The Wiskott-Aldrich syndrome protein is required for the function of CD4(+)CD25(+)Foxp3(+) regulatory T cells

Abstract

The Wiskott-Aldrich syndrome, a primary human immunodeficiency, results from defective expression of the hematopoietic-specific cytoskeletal regulator Wiskott-Aldrich syndrome protein (WASP). Because CD4(+)CD25(+)Foxp3(+) naturally occurring regulatory T (nTreg) cells control autoimmunity, we asked whether colitis in WASP knockout (WKO) mice is associated with aberrant development/function of nTreg cells. We show that WKO mice have decreased numbers of CD4(+)CD25(+)Foxp3(+) nTreg cells in both the thymus and peripheral lymphoid organs. Moreover, we demonstrate that WKO nTreg cells are markedly defective in both their ability to ameliorate the colitis induced by the transfer of CD45RB(hi) T cells and in functional suppression assays in vitro. Compared with wild-type (WT) nTreg cells, WKO nTreg cells show significantly impaired homing to both mucosal (mesenteric) and peripheral sites upon adoptive transfer into WT recipient mice. Suppression defects may be independent of antigen receptor-mediated actin rearrangement because both WT and WKO nTreg cells remodeled their actin cytoskeleton inefficiently upon T cell receptor stimulation. Preincubation of WKO nTreg cells with exogenous interleukin (IL)-2, combined with antigen receptor-mediated activation, substantially rescues the suppression defects.
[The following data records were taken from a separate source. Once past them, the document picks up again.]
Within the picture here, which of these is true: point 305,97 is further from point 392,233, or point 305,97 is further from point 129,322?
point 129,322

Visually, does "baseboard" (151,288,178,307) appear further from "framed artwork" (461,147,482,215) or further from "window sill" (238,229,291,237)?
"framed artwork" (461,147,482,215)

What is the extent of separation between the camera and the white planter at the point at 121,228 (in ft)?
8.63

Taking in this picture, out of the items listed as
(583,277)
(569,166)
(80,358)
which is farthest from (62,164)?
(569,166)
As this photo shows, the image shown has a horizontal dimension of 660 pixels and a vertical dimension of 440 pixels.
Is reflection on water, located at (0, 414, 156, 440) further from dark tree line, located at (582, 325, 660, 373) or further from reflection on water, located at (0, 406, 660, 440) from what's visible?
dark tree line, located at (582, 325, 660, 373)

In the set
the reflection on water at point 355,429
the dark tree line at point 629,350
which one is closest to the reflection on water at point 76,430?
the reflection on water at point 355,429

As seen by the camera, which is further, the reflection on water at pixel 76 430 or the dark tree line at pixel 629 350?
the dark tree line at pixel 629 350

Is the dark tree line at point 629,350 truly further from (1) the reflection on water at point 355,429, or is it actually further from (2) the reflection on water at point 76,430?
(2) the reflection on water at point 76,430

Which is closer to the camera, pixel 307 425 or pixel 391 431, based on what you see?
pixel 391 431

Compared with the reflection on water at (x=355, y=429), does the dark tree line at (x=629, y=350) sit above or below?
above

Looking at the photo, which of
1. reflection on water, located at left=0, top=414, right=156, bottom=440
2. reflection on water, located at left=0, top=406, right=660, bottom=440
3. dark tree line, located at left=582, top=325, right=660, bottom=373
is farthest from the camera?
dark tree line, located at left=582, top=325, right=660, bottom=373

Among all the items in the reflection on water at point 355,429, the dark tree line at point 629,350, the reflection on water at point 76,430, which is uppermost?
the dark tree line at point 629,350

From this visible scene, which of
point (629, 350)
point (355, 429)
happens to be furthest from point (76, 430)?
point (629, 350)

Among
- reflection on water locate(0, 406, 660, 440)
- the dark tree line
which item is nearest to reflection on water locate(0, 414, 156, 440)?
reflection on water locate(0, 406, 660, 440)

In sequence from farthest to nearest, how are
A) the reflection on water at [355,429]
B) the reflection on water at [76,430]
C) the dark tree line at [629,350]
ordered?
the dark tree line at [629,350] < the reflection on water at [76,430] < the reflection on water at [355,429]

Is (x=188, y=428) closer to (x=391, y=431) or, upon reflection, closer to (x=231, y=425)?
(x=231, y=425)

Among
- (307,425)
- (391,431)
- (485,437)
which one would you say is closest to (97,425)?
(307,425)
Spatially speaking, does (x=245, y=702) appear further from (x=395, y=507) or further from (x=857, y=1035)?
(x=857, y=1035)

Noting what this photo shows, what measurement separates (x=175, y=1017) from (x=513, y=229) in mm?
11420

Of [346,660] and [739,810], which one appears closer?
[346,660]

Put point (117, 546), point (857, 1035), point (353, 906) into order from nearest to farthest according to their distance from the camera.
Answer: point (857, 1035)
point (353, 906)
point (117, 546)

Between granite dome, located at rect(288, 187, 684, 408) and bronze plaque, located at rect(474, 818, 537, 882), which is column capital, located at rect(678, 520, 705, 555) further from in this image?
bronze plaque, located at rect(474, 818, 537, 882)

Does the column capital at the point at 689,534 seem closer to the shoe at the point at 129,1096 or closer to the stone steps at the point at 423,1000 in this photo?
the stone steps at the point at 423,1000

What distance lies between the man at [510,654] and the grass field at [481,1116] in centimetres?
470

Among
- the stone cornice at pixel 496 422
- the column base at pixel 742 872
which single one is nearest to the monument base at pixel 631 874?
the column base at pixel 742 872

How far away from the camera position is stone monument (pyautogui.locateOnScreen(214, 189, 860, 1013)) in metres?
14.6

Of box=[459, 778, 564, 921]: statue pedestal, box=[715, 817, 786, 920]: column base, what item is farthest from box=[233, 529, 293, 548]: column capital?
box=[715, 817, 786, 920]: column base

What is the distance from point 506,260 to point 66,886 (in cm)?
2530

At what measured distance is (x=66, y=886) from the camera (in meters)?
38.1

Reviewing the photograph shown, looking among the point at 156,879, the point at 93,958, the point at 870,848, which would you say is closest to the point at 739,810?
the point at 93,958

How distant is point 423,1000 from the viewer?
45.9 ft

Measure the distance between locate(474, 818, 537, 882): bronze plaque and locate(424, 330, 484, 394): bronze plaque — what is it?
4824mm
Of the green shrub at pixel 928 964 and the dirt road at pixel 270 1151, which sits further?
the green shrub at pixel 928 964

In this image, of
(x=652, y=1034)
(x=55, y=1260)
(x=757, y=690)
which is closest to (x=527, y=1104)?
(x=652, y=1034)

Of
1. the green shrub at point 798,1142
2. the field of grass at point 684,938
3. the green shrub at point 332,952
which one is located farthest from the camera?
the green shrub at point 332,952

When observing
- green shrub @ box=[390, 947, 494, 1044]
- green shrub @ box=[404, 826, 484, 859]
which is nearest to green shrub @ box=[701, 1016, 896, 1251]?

WKO nTreg cells are also defective in the secretion of the immunomodulatory cytokine IL-10. Overall, our data reveal a critical role for WASP in nTreg cell function and implicate nTreg cell dysfunction in the autoimmunity associated with WASP deficiency.

Figure 1.

WKO mice have reduced CD4⁺CD25⁺Foxp3⁺ regulatory T cell numbers. (A) Flow cytometric analysis of CD4 and CD25 expression on WT (left) and WKO (right) splenocytes within a CD4⁺ lymphocyte gate. Numbers indicate the percentage of CD25⁺ cells in the indicated gate. Shown are FACS profiles representative of 18 WT and 24 WKO mice on the 129SvEv background. (B) Percentage of CD4⁺CD25⁺ T cells within the CD4⁺ gate in the spleen (left), mesenteric lymph node (MLN; middle), and inside a CD4⁺CD8⁻ single positive thymocyte gate (right). The horizontal gray bars represent the average. Shown are results of one of five independent experiments. (C) Average mean fluorescence intensity of CD25 of WT (left; n = 5) and WKO (right; n = 9) CD4⁺CD25⁺ splenocytes. Error bars represent standard deviations. (D) Decreased percentage of CD4⁺Foxp3⁺ cells in WKO mice. Shown are density plots of CD4 and Foxp3 expression in WT (left) and WKO (right) CD4⁺ lymphocytes (mesenteric lymph node). Numbers indicate the percentage of Foxp3⁺ cells in the indicated gate. FACS profiles shown are representative of >10 mice in each group. (E) Dot plots of CD25 and Foxp3 expression in CD4⁺ T cells from WT (left) and WKO mice (right). Shown are representative profiles from the mesenteric lymph node (similar results were obtained in the spleen). Numbers represent the percentage of cells in the corresponding quadrant. Data shown is representative of analysis of 10 individual mice (129SvEv) in each group. (F) Density plots of CD25 and CD103, CTLA-4, or GITR expression on CD4⁺ splenocytes from WT (left) and WKO (right) mice. Numbers represent the percentage of cells inside the corresponding quadrants. Shown are data representative of 8 WT and 12 WKO mice. *, P < 0.05; **, P < 0.01.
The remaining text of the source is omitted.